Propelled by strong growth in the number of women physicians, the ranks of the medical profession grew by 2.1% from 1993 to 1994, reaching a total of 684,414.
That's among the findings in the newly published Physician Characteristics and Distribution in the U.S., 1995/96 edition.
The number of women physicians grew by 7,364, or 6%, to 133,263. The number of male physicians rose to 551,151. While females constituted only 7.7% of physicians in 1970, they now account for 19.5%.
Those women, moreover, are more likely to be in primary care than their male counterparts. Forty-six percent of women physicians are in primary care, vs. 31% of men. Of primary-care physicians, 61,378 are women and 171,273 are men.
Altogether, the United States has 232,651 primary-care physicians. Of female physicians younger than 35, 56% are in primary care. Of young males, 38% are in that area, defined to include the specialties of family practice, general practice, internal medicine, obstetrics and gynecology, and pediatrics.
The 335-page study is extracted by the American Medical Association from its "physician master file," a database of all U.S. doctors and medical students. It's the most incisive demographic portrait of U.S. medical practitioners available from any source. The data derive from a survey of the physician population as of Jan. 1, 1994.

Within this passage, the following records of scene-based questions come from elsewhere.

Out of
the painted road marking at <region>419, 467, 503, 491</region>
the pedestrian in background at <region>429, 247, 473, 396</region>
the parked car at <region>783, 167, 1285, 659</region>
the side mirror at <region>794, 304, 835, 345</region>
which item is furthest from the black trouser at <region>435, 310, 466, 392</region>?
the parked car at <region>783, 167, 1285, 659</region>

The report includes reams of tables on physician distribution by specialty, practice type, medical school and geography.
The number of hospital-based physicians increased 5% in the most recent year to 44,529. It was 9,145 in 1970 and 19,360 in 1980. Of that 1994 total, 29,471 were residents, 1,326 were clinical fellows and 13,732 were full-time staff.

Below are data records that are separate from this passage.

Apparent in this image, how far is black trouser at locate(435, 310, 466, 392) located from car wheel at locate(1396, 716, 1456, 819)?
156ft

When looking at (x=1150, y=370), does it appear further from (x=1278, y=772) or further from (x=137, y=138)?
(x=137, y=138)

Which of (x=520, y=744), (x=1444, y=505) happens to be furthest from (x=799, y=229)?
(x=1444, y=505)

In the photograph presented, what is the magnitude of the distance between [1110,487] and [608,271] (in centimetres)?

The survey also shows the geographical maldistribution of physician resources across the United States. Certain states and cities, particularly in the Northeast, vastly exceed the national average of 252 nonfederal physicians per 100,000 civilians.

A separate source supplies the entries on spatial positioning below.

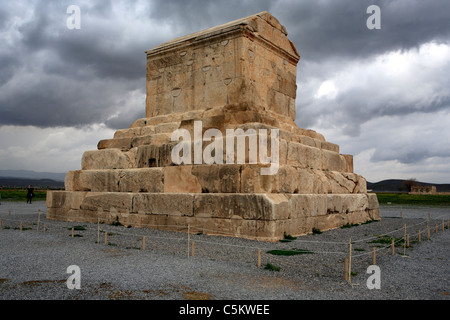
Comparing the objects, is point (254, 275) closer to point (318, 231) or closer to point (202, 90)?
point (318, 231)

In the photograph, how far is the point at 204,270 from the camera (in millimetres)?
6320

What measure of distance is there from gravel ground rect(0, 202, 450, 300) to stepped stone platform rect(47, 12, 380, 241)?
920 mm

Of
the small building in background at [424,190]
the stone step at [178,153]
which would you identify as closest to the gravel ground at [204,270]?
the stone step at [178,153]

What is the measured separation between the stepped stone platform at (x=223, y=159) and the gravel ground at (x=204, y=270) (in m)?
0.92

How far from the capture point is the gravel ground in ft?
16.6

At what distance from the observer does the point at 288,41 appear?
1377 centimetres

Other states, such as Idaho and Mississippi, have twice as many potential patients per practitioner as the densely doctored states. Calculated by census region, the Great Lakes and upper Midwest states have the lowest physician-to-population ratios, while New England and the Middle Atlantic states have the highest.
Out of 3,152 counties in the nation, 149 have no active physician in patient care. While it is to be expected that states such as Montana or the Dakotas, with expanses of land and few people, would be under-doctored, it may come as a surprise to find that Georgia has 10 counties, with 45,800 people, that have no doctor. In Texas, the figure is 21 counties with 50,100 people.
Even Missouri, a Midwestern state with a population density equal to that of the whole United States, has 13 counties lacking an active physician. Some 98,500 people reside in those counties.
In general, states with fewer physicians per capita tend to have more of those physicians in primary care. The state with the highest percentage of primary-care doctors is Wyoming, with 43%. Florida has the lowest, at 29%.